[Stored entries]
____

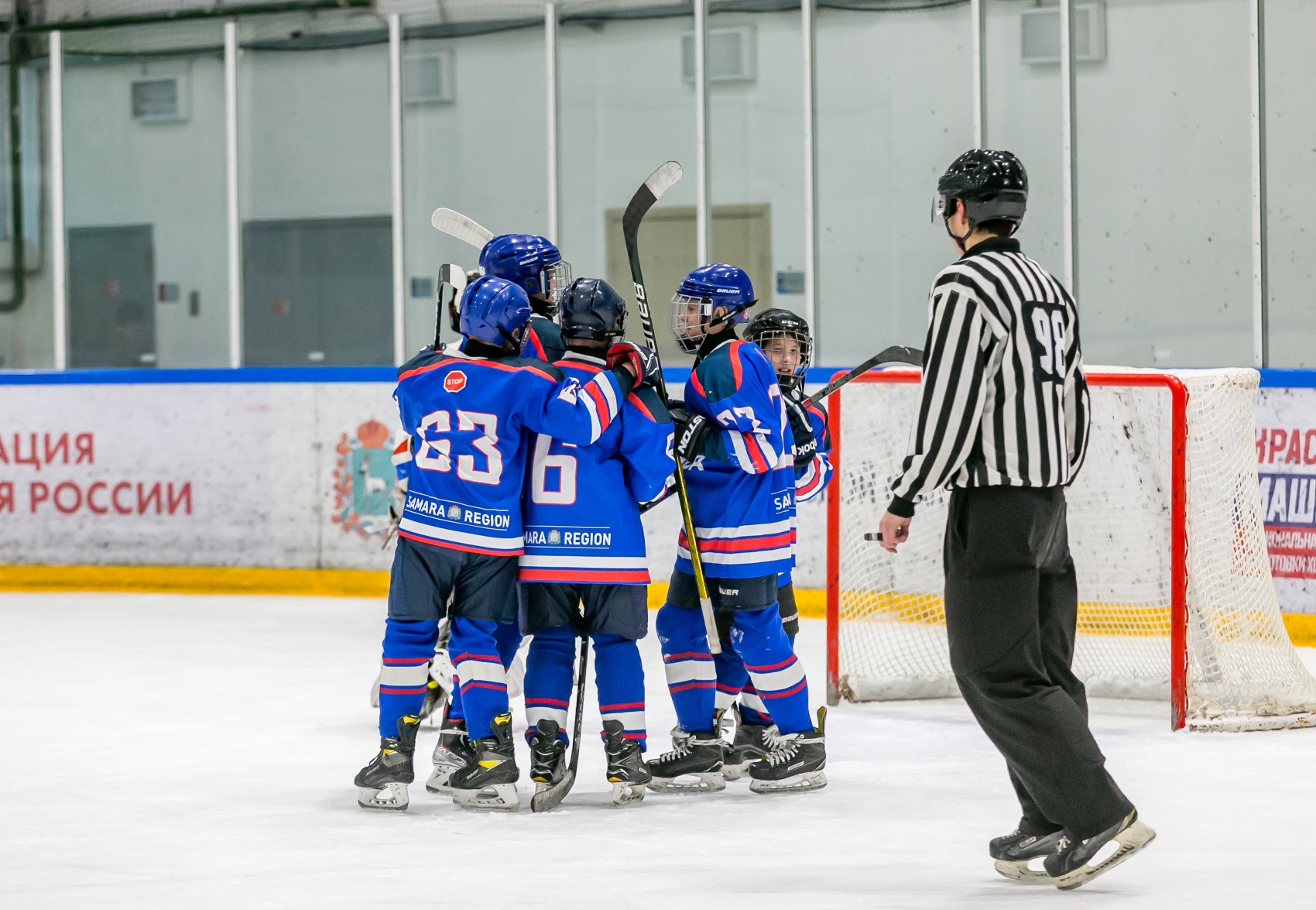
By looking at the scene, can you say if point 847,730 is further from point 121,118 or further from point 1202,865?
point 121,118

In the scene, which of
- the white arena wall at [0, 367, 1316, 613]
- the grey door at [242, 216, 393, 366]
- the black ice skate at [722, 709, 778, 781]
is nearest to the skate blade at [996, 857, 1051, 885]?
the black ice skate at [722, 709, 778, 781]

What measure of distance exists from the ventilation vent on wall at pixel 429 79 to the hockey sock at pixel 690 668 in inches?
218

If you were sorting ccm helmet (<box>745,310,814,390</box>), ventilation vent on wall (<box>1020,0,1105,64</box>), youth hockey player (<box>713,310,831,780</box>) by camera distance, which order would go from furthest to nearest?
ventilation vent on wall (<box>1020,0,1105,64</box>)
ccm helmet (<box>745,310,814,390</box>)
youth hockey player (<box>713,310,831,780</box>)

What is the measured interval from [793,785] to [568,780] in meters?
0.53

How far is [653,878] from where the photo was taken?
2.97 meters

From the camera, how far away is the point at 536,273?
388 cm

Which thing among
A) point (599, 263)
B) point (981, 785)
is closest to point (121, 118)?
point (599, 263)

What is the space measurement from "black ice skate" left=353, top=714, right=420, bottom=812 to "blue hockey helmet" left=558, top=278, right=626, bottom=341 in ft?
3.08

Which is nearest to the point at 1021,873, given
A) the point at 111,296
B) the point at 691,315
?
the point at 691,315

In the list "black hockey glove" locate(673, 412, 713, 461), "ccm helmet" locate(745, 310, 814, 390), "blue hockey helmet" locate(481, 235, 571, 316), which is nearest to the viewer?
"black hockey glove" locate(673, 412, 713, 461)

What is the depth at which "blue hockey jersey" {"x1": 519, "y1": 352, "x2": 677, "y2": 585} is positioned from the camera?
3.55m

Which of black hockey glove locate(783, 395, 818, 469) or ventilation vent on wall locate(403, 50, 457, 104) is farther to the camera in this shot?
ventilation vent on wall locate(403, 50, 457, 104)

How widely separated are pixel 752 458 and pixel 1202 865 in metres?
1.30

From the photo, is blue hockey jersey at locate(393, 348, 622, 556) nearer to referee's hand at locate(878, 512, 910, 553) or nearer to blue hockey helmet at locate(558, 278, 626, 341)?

____

__TASK DESCRIPTION__:
Format every line of the entries above as a Markdown table with the columns "Row" and "Line," numbering the rows and leaving out blank lines. Leave the pictures out of the table.

__FINISHED TASK__:
| Row | Line |
|---|---|
| 1 | By looking at the scene, can you say if point 847,730 is further from point 121,118 or further from point 1202,865? |
| 2 | point 121,118 |
| 3 | In the scene, which of |
| 4 | - the white arena wall at [0, 367, 1316, 613] |
| 5 | - the grey door at [242, 216, 393, 366] |
| 6 | - the black ice skate at [722, 709, 778, 781] |
| 7 | is nearest to the skate blade at [996, 857, 1051, 885]? |
| 8 | the black ice skate at [722, 709, 778, 781] |
| 9 | What measure of distance exists from the ventilation vent on wall at pixel 429 79 to the hockey sock at pixel 690 668 in inches? |
| 10 | 218 |
| 11 | If you were sorting ccm helmet (<box>745,310,814,390</box>), ventilation vent on wall (<box>1020,0,1105,64</box>), youth hockey player (<box>713,310,831,780</box>) by camera distance, which order would go from furthest to nearest? |
| 12 | ventilation vent on wall (<box>1020,0,1105,64</box>) |
| 13 | ccm helmet (<box>745,310,814,390</box>) |
| 14 | youth hockey player (<box>713,310,831,780</box>) |
| 15 | What is the measured interval from [793,785] to [568,780] in meters? |
| 16 | 0.53 |
| 17 | How far is [653,878] from where the photo was taken? |
| 18 | 2.97 meters |
| 19 | From the camera, how far away is the point at 536,273? |
| 20 | 388 cm |
| 21 | Which thing among |
| 22 | A) point (599, 263) |
| 23 | B) point (981, 785) |
| 24 | is closest to point (121, 118)? |
| 25 | point (599, 263) |
| 26 | What is the space measurement from "black ice skate" left=353, top=714, right=420, bottom=812 to "blue hockey helmet" left=558, top=278, right=626, bottom=341 in ft? |
| 27 | 3.08 |
| 28 | Which is nearest to the point at 1021,873, given |
| 29 | A) the point at 111,296 |
| 30 | B) the point at 691,315 |
| 31 | ? |
| 32 | the point at 691,315 |
| 33 | In the list "black hockey glove" locate(673, 412, 713, 461), "ccm helmet" locate(745, 310, 814, 390), "blue hockey helmet" locate(481, 235, 571, 316), which is nearest to the viewer? |
| 34 | "black hockey glove" locate(673, 412, 713, 461) |
| 35 | What is the depth at which "blue hockey jersey" {"x1": 519, "y1": 352, "x2": 677, "y2": 585} is positioned from the camera? |
| 36 | 3.55m |
| 37 | Which of black hockey glove locate(783, 395, 818, 469) or ventilation vent on wall locate(403, 50, 457, 104) is farther to the camera in this shot? |
| 38 | ventilation vent on wall locate(403, 50, 457, 104) |
| 39 | How widely separated are pixel 752 458 and pixel 1202 865 in metres? |
| 40 | 1.30 |
| 41 | From the photo, is blue hockey jersey at locate(393, 348, 622, 556) nearer to referee's hand at locate(878, 512, 910, 553) or nearer to blue hockey helmet at locate(558, 278, 626, 341)? |